-- start of Supplied information --

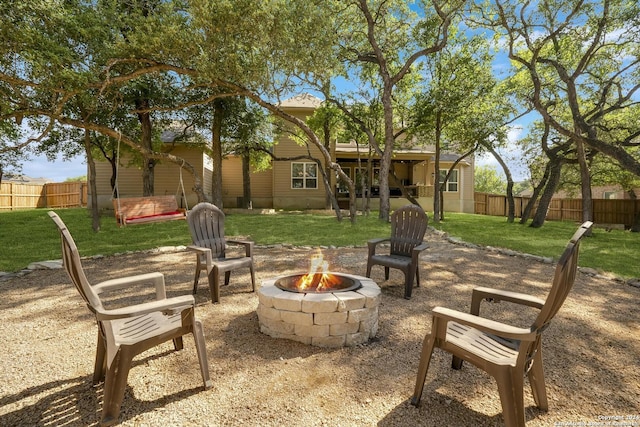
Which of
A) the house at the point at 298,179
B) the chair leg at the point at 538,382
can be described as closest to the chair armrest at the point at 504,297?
the chair leg at the point at 538,382

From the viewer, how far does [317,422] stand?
6.62ft

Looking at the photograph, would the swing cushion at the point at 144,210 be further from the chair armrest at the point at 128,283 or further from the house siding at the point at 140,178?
the house siding at the point at 140,178

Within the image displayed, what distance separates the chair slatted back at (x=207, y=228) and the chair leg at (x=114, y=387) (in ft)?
8.62

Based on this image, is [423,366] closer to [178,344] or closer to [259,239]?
[178,344]

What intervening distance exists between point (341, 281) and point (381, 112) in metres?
12.8

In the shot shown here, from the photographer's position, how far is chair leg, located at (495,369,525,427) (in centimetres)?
179

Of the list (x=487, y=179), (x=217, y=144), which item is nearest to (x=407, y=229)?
(x=217, y=144)

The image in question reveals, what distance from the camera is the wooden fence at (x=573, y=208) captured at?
16578 millimetres

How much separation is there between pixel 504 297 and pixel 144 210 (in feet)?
23.8

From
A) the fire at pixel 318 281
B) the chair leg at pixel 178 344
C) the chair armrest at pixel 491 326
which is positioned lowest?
the chair leg at pixel 178 344

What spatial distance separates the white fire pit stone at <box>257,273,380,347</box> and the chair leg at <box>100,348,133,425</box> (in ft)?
4.39

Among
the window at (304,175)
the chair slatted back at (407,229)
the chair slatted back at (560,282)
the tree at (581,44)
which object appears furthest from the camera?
the window at (304,175)

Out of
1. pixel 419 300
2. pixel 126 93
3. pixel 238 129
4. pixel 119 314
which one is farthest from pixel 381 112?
pixel 119 314

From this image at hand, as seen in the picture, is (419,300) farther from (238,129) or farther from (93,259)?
(238,129)
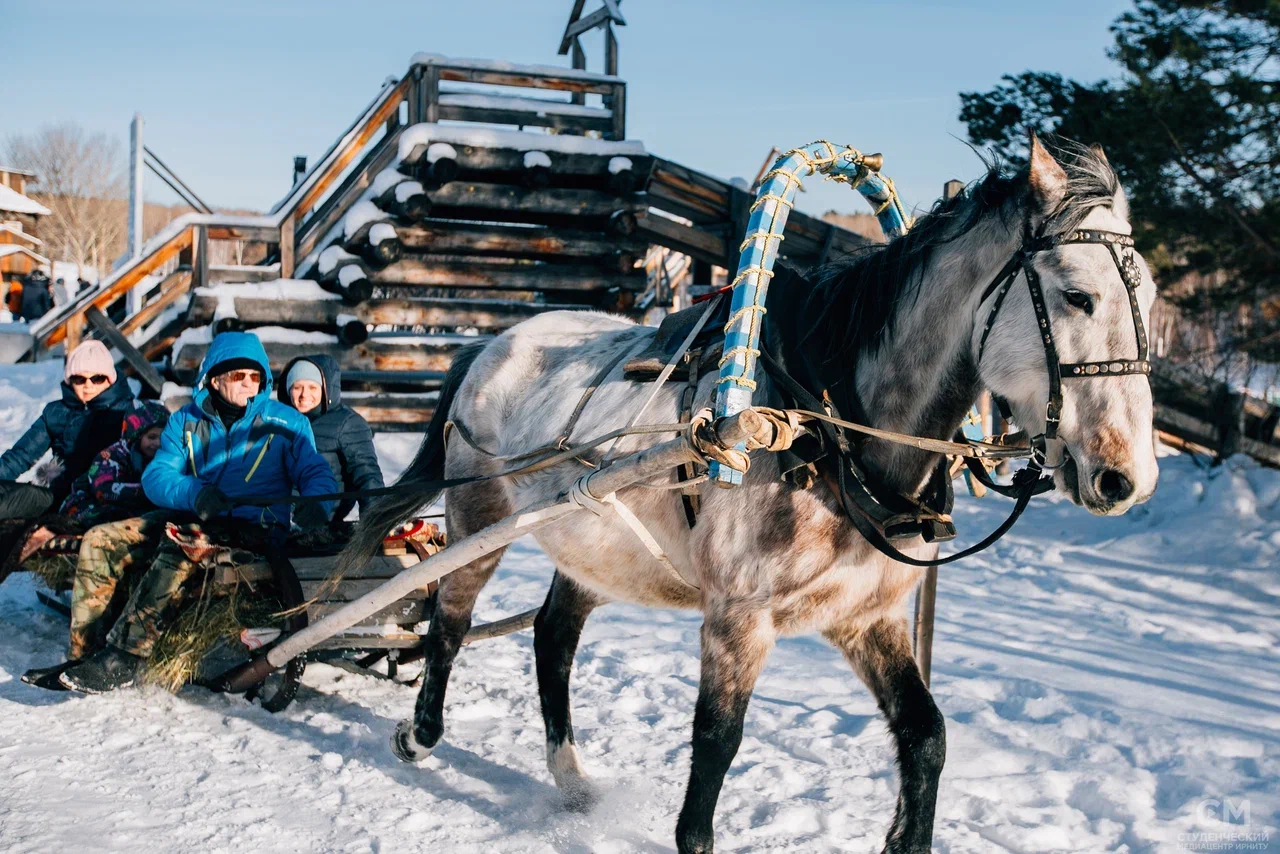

-- end of Supplied information --

| Given problem |
Substitute "chair arm" for every occurrence of "chair armrest" in all of the records above and reproduce them otherwise unchanged, omitting the pictures.

| Solution for this problem |
Which of
A) the house at the point at 298,179
B) the chair leg at the point at 538,382
can be described as closest to the chair arm at the point at 504,297?
the chair leg at the point at 538,382

From the viewer, how far does [317,422] stand?
6.62ft

Looking at the photograph, would the swing cushion at the point at 144,210 be further from the chair arm at the point at 128,283 or further from the house siding at the point at 140,178?
the house siding at the point at 140,178

Within the image displayed, what distance separates the chair slatted back at (x=207, y=228) and the chair leg at (x=114, y=387) (in ft)?
8.62

Based on this image, is [423,366] closer to [178,344] or closer to [259,239]?
[178,344]

What intervening distance exists between point (341, 281) and point (381, 112) in metres?
12.8

In the shot shown here, from the photographer's position, how far is chair leg, located at (495,369,525,427) (in centimetres)?
179

Of the list (x=487, y=179), (x=217, y=144), which item is nearest to (x=407, y=229)?
(x=217, y=144)

The image in question reveals, what distance from the camera is the wooden fence at (x=573, y=208) captured at?
16578 millimetres

How much separation is there between pixel 504 297 and pixel 144 210 (in feet)?
23.8

From
A) the fire at pixel 318 281
B) the chair leg at pixel 178 344
C) the chair arm at pixel 491 326
which is positioned lowest?
the chair leg at pixel 178 344

What spatial distance separates the white fire pit stone at <box>257,273,380,347</box> and the chair leg at <box>100,348,133,425</box> (in ft)?
4.39

Among
the window at (304,175)
the chair slatted back at (407,229)
the chair slatted back at (560,282)
the tree at (581,44)
which object appears furthest from the camera?
the window at (304,175)

Out of
1. pixel 419 300
2. pixel 126 93
3. pixel 238 129
4. pixel 119 314
which one is farthest from pixel 381 112?
pixel 119 314

From this image at hand, as seen in the picture, is (419,300) farther from (238,129) or farther from (93,259)?
(238,129)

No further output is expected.